● Data
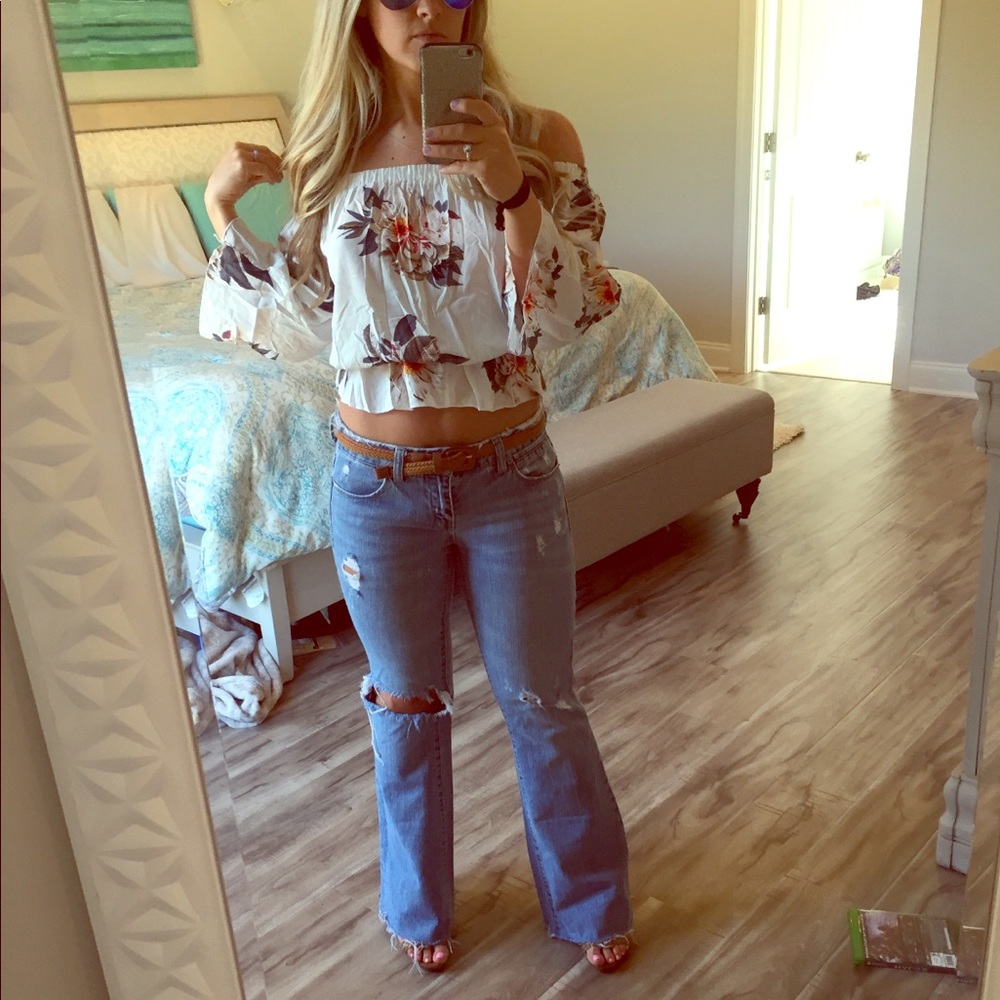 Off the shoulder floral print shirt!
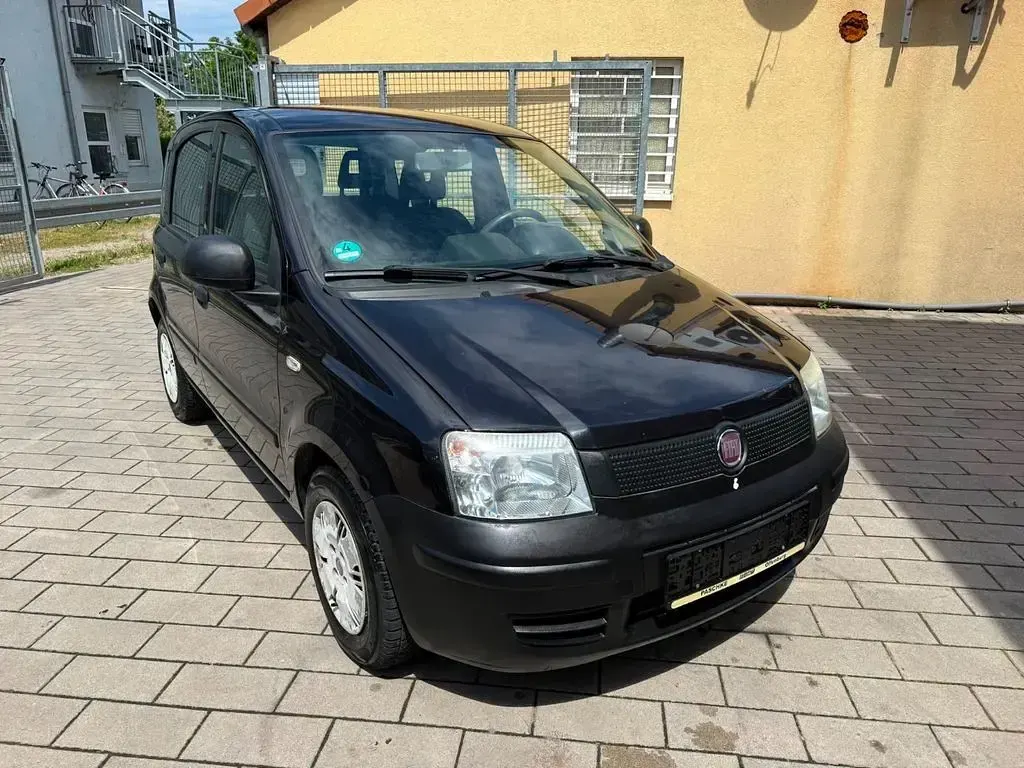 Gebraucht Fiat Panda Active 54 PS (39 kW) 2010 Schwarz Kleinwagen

---

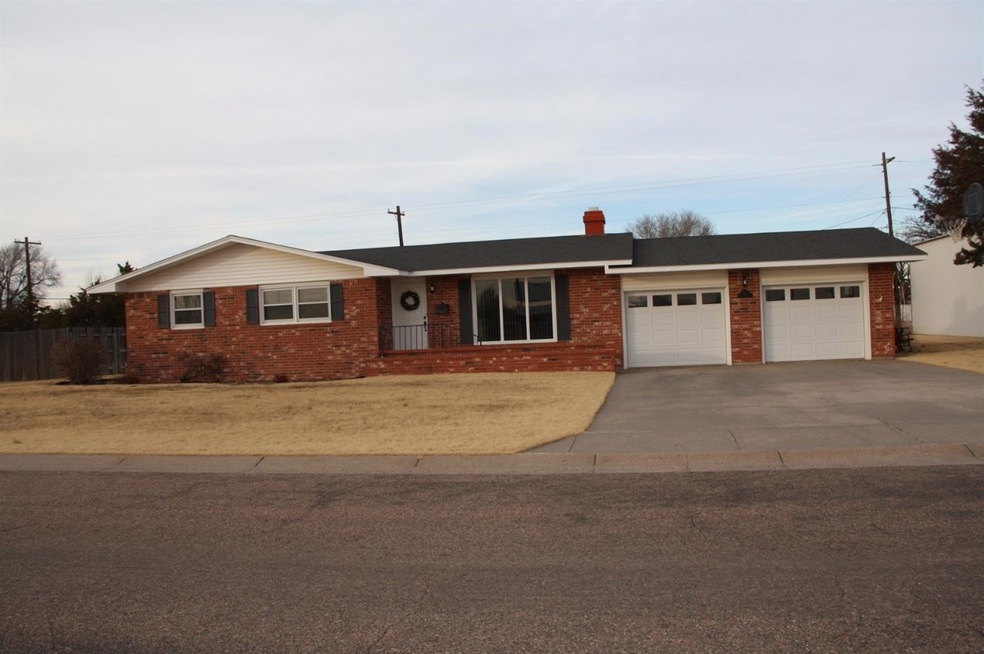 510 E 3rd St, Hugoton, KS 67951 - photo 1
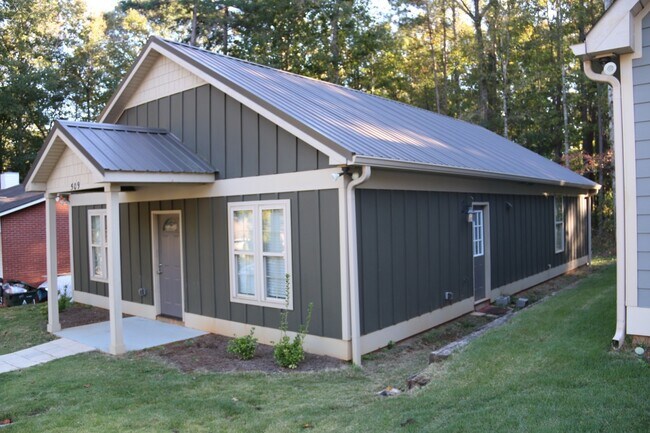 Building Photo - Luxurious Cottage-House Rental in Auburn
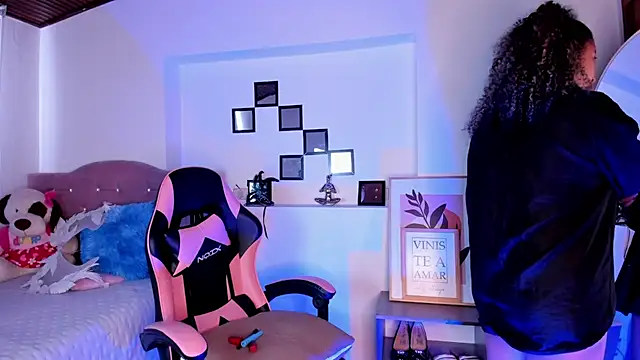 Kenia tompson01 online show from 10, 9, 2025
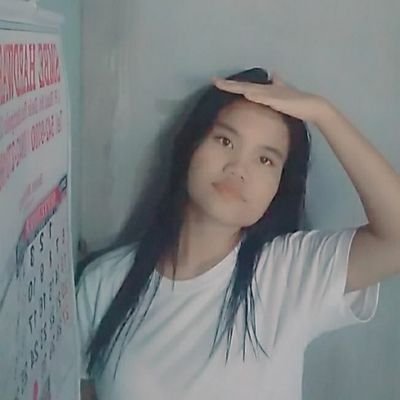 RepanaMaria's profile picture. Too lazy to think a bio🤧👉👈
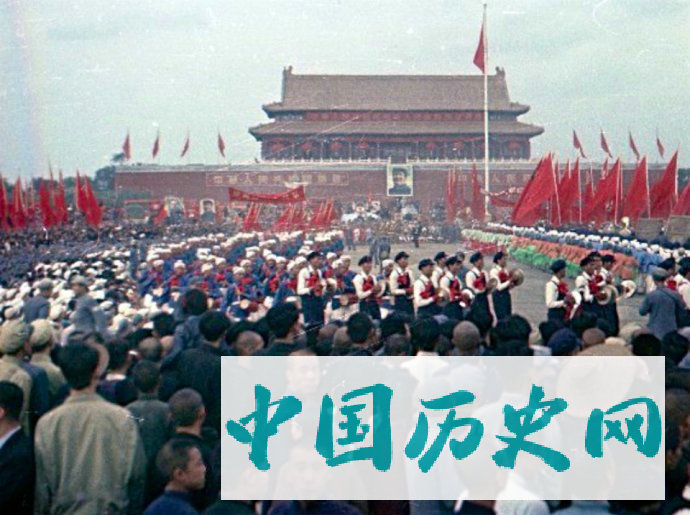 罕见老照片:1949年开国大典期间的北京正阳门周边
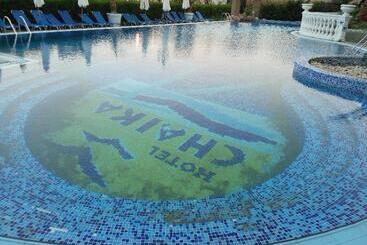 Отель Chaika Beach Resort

● About this task
When you reach the line containing "Off the shoulder floral print shirt!" in the entries above, begin restating word for word, and stop once the line containing "Gebraucht Fiat Panda" has been given. Omit the pictures.

● Solution to the problem
 Off the shoulder floral print shirt!
 Gebraucht Fiat Panda Active 54 PS (39 kW) 2010 Schwarz Kleinwagen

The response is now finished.